As we celebrate fifty years of Black Sabbath, including the forty-ninth anniversary of their debut album, we are seeing a lot of outpouring of love and respect across music. One really interesting tribute is from mega fan Michael Suilleabhain. Hailing from West Cork, Ireland. By day he is Irish Nuclear Construction Safety Inspector, but by night Michael is a music producer and singer with big dreams. One dream he willed into reality was an all-star tribute to his favorite band, Ninth Star (PHD). Amassing ten former members across every lineup of the band, Emerald Sabbath features Adam Wakeman (Black Sabbath/Ozzy Osbourne), Bev Bevan (Black Sabbath/ELO), Neil Murray (Black Sabbath/Whitesnake), Terry Chimes (Black Sabbath/The Clash), Laurence Cottle (Black Sabbath/The Alan Parsons Project), Ron Keel (Black Sabbath/Ron Keel Band), Vinny Appice (Black Sabbath/Heaven & Hell), Dave Walker (Black Sabbath/Fleetwood Mac), Bobby Rondinelli (Black Sabbath/Rainbow), Tony Martin (Black Sabbath/Headless Cross), Rudy Sarzo (Ozzy Osbourne/Whitesnake) and The English Chamber Choir. Other Emerald Sabbath contributors include Will Malone and Mike Lewis (Sabotage/Technical Ecstasy) Mike Exeter (Black Sabbath/Judas Priest), Jeremy J. Lewis (Headless Cross), Mike Lewis (‘She’s Gone’) Skaila Kang (Royal Academy Of Music) as well as Sabbath album graphic designers Richard Manning and Colin Elgie (Technical Ecstasy) and Hugh Gilmour (Born Again). It’s an impressive feat to have united these forces for this album, but do they pass muster.

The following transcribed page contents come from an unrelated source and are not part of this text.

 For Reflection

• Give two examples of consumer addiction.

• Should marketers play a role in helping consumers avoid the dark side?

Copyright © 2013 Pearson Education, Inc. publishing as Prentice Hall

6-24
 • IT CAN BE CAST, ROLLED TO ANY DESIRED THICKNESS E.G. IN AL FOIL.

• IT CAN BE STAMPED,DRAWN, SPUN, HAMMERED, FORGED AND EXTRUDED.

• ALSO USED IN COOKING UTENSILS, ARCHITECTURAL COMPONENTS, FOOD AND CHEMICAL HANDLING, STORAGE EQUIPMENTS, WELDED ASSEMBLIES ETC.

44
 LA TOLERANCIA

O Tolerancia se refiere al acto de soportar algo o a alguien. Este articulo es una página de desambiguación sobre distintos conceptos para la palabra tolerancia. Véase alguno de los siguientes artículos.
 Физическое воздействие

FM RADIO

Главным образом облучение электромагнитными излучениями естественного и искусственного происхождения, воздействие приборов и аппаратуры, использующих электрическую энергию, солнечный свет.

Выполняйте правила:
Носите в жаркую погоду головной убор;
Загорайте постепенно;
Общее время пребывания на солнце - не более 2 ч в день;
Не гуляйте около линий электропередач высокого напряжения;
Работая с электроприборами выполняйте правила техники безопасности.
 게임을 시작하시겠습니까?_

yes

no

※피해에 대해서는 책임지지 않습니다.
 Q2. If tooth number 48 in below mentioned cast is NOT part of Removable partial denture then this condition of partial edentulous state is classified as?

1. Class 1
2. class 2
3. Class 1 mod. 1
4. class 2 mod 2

Well-produced and well executed, the tracks on Ninth Star don’t always sizzle and pop as much as they have somber respect to them. Sure a few tracks are firey and exciting, but most of the songs herein are contemplative deep cuts and instrumentals. Individually, the tracks are very good, well crafted, and enjoyable.
The real highlights are Ron Keel led worshiping ‘Die Young’ and ‘Trashed’. Keel has an indefatigable voice and does justice to these tracks. He is a least solid on ‘Hole In The Sky’ although he is testing the top of his range since the original was so high in key. Unsung belter Tony Martin gets a take on Glen Hughes-era underrated classic ‘In For the Kill’. Such a baddass track, maybe the best on here. David Walker’s vocals bring a haunted, lonely baritone to ‘She’s Gone’. Another winner of a track. Suilleabhain, himself largely an unknown as a singer does a fair job with ‘Changes’, compared with some all-time greats here. Very solid all around.
The downside is other than a spare moment here and there, almost all of these songs are rote covers of the originals. It’s tough to cover such iconic material in the first place, especially stuff that has been done ad infinitum already. So some creative license would have been appreciated if a few of the tracks were a little out of the box or experimental. Still, the love put on for Sabbath, the fine performances of those assembled, and the generally high quality of the material makes this a must-have for die-hard fans, and a maybe for curious completists.